**Text excerpt**:
------------------------------------------------
# Ceramic top outdoor table



## TurnTurnTurn (Nov 20, 2009)

I am making some tables to use on my deck. I have made the table base with wolmanized southern pine. I am planning to make the table top with exterior plywood and cover it with ceramic tile and then frame the ceramic tile with a 3 inch wide pine, then fill the seams with grout. My concern is wood movement that will crack the grout lines I am hoping the exterior plywood will eliminate this problem, but I am not sure that it will. I am looking for any suggestions you may have regarding how to make the top that will last in the ever changing humidity.


----------



## RogerM (Oct 31, 2011)

Sounds like an interesting project but I believe you may be heading for trouble. It has been my experience that you need a means to separate the tile from the plywood to allow it to expand and contract independent from the tile. May I suggest two possible solutions. First, consider putting down a backer board (this can be a cement board or hardi-backer) which you can get from the big box stores. This stuff usually comes in 1/4 inch or 1/2 inch thickness and is specifically made for doing tile work on floors and bathroom walls. You put it down on the plywood with screws then put the tile down on it with thin set. The second option would be to use a new type of membrane which you can get from most tile stores. It is usually orange in color and is flexible. From what I understand, you would put it down on the plywood with thin set then put the tile on it also with thin set. I hope this helps.
------------------------------------------------
**Provided material**:
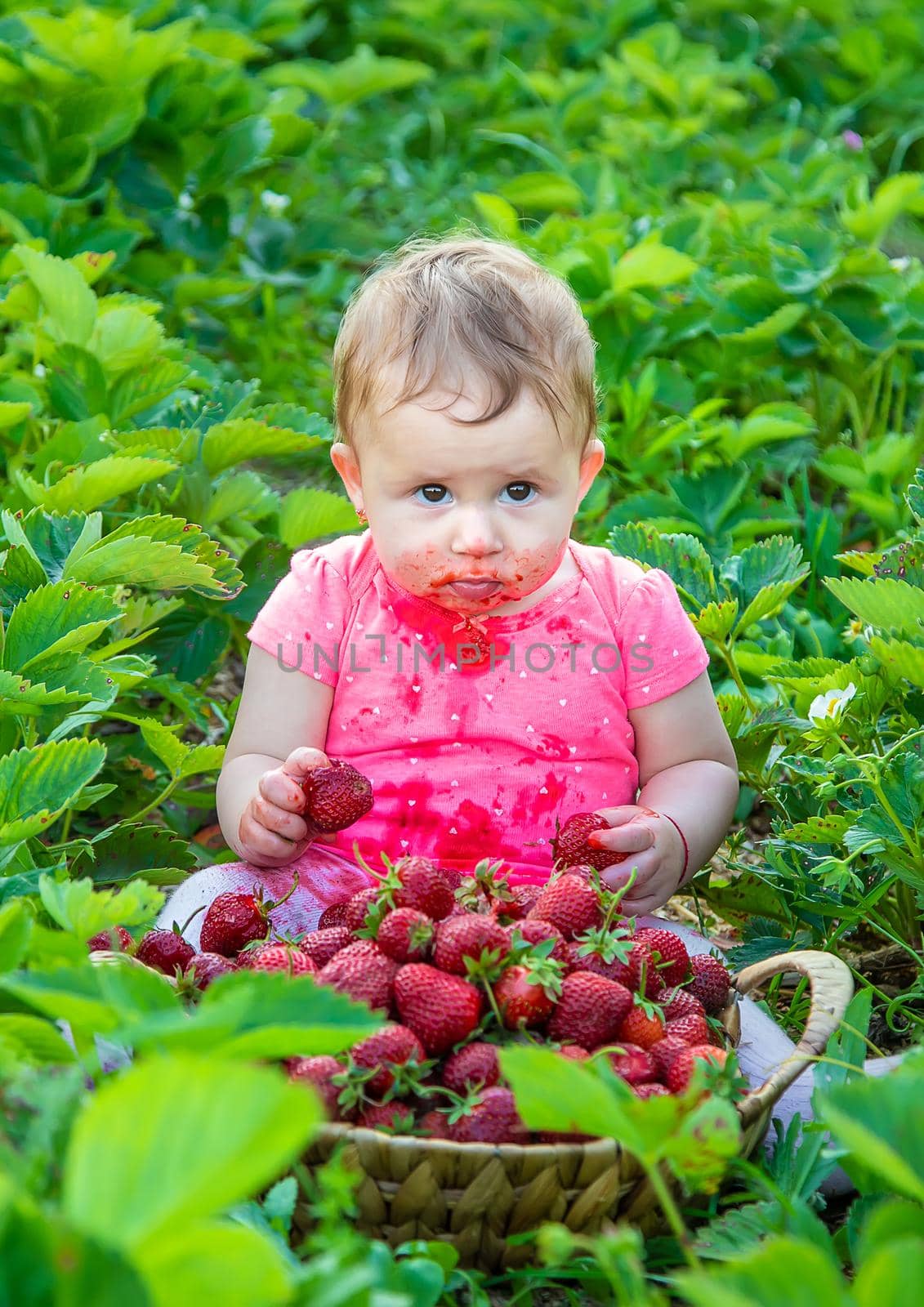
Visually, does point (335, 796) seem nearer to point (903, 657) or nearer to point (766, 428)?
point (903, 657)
------------------------------------------------
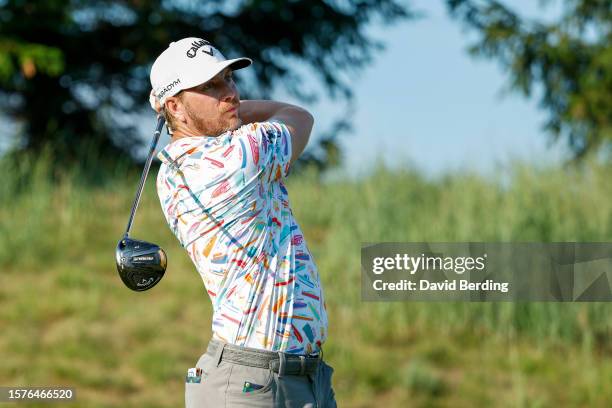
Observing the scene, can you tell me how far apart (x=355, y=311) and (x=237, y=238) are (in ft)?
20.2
------------------------------------------------
**Set of tasks**:
#1 Answer these questions about the ceramic tile table thread:
(a) What wood was used for the table base?
(b) In what thicknesses does backer board usually come?
(c) What color is the flexible membrane from tile stores usually?
#2 Please write a continuation of the ceramic tile table thread, starting after its last sentence.
The entries are not needed for this.

**Results of the exercise**:
#1
(a) Wolmanized southern pine.
(b) 1/4 inch or 1/2 inch.
(c) Orange.

#2
Roger


----------



## TurnTurnTurn (Nov 20, 2009)

Thanks Roger M from Aiken!!!! Small world, I am planning a long weekend in Aiken in early December.


----------



## TedW (May 6, 2012)

Roger is right on about isolating the tile. If you go with backer board, I think Hardy Backer is the recommended choice for outdoor use. DurRock is not rated for outdoor, if I recall. The second option he referred to is Ditra. I did a quick google search and found this - http://homefixated.com/schluter-ditra-universal-underlayment-for-tile/ The article shows it being used on a floor, but the same applies to exterior applications.

There's a bunch of really great folks at http://www.johnbridge.com/ who will gladly offer some of the best tile advice you'll find.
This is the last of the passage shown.